Изабелла Савойская отправилась в Португалию.

Когда она высадилась на берег в Лиссабоне, то ее ожидала блестящая и многочисленная свита.

Инфант дон Педро подал ей руку, в то время он только что вышел из отрочества, и при виде красоты будущей королевы, он позавидовал участи своего брата. Его губы горели, когда он поцеловал руку Изабеллы.

Молодая девушка не заметила этого волнения. Ее взгляд жадно всматривался в толпу придворных, казалось, что в этой чуждой для нее стране, она искала знакомое лицо, но не находила того, кого искала.

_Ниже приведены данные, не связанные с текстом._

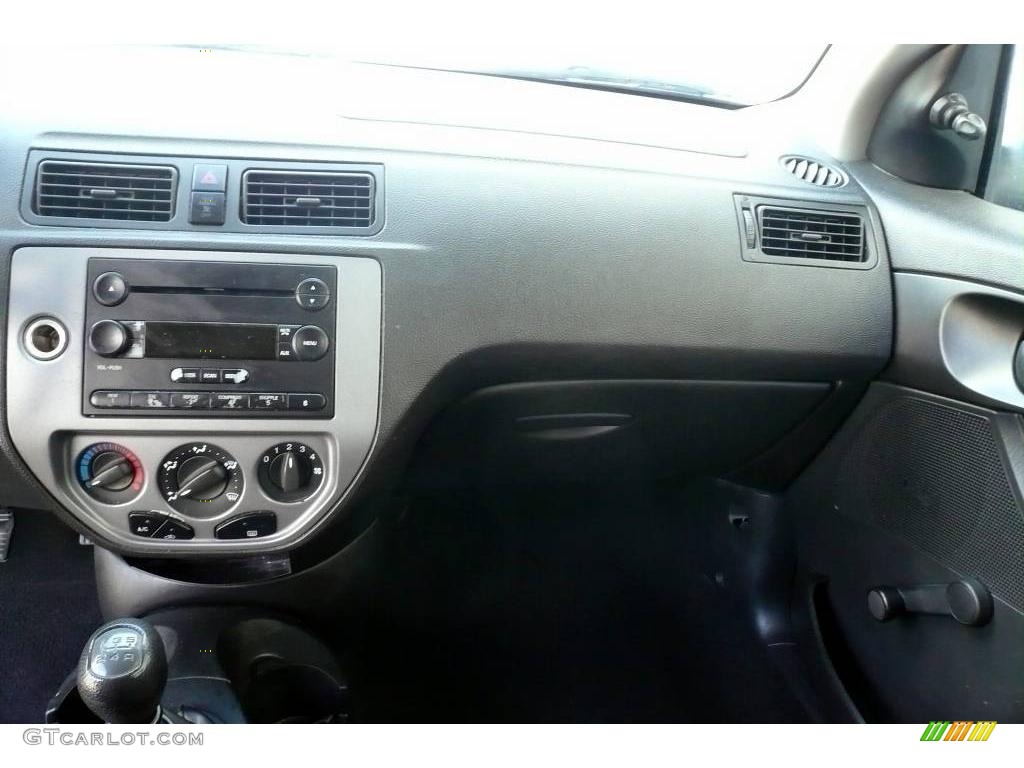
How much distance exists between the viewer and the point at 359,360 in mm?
1202

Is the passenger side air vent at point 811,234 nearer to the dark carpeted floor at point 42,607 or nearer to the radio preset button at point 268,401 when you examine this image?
the radio preset button at point 268,401

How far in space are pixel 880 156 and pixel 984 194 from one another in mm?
211

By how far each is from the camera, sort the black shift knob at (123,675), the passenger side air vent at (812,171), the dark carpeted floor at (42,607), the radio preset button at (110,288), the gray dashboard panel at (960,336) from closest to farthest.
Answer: the black shift knob at (123,675) < the radio preset button at (110,288) < the gray dashboard panel at (960,336) < the passenger side air vent at (812,171) < the dark carpeted floor at (42,607)

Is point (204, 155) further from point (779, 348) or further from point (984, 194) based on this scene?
point (984, 194)

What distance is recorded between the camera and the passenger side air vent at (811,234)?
138cm

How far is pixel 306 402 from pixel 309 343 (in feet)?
0.29

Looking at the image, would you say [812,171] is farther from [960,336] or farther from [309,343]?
[309,343]

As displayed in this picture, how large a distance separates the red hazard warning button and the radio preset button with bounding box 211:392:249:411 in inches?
11.9

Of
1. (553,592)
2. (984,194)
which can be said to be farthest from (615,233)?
(553,592)

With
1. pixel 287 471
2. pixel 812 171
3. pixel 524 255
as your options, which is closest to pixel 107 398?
pixel 287 471

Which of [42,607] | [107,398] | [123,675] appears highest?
[107,398]

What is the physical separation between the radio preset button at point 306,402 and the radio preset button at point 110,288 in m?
0.27

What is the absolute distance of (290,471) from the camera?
1.21 metres

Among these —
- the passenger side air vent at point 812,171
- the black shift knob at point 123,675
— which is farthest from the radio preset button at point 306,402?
the passenger side air vent at point 812,171
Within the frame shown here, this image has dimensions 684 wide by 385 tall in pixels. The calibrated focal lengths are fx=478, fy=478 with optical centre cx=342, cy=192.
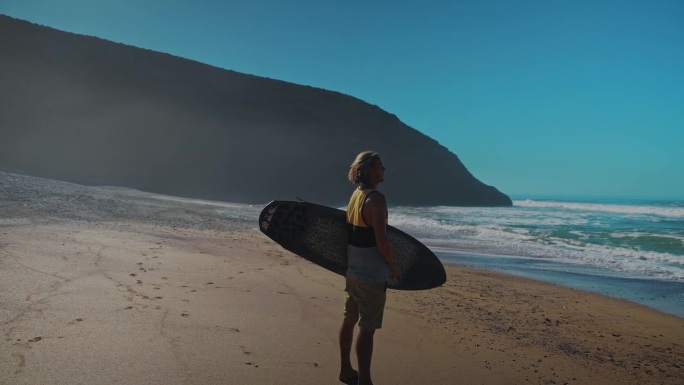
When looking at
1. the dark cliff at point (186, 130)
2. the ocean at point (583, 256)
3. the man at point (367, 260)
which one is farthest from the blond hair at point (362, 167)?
the dark cliff at point (186, 130)

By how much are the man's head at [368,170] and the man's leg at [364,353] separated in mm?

В Лиссабоне были устроены большие празднества по случаю въезда королевы, но королева была очень печальна. Она приехала в Лиссабон, повинуясь капризу, внушенному любовью. Она не отдавала себе отчета в своей цели, ее влекла неопределенная надежда встретить Васконселлоса. Теперь она видела себя одинокой. Со всех сторон ее окружали незнакомые лица, со всех сторон слышался незнакомый язык. Около нее не было ни друзей, ни родных.

Уезжая из Франции, она почти не думала о главной цели своего путешествия. Она предавалась детским мечтам, говоря себе, что Васконселлос сумеет стать между нею и ее царственным женихом. Но теперь эта безумная мечта исчезла. Она приехала к будущему мужу и повелителю, а этот повелитель, когда она его видела, внушил ей только ужас и отвращение, но было уже слишком поздно.

Брачная церемония была уже назначена, все приготовления к ней сделаны.

Была минута, когда она хотела возмутиться против отвратительной необходимости. Но она была одна и вынуждена была покориться.

О! Как сожалела она о блестящей французской молодежи, которая еще так недавно толпилась около нее, ловя каждый ее взгляд. Позднее ей пришлось сожалеть еще больше.

Альфонс сначала был восхищен. При виде своей невесты, он пришел в такой восторг, точно дело шло, по меньшей мере, о дюжине испанских быков. Он на целые три дня забыл про королевскую охоту и угрожал повесить Кастельмелора за то, что тот осмелился говорить с Изабеллой, не преклонив колена. Кастельмелор опустился на одно колено, но поклялся в смертельной ненависти королеве.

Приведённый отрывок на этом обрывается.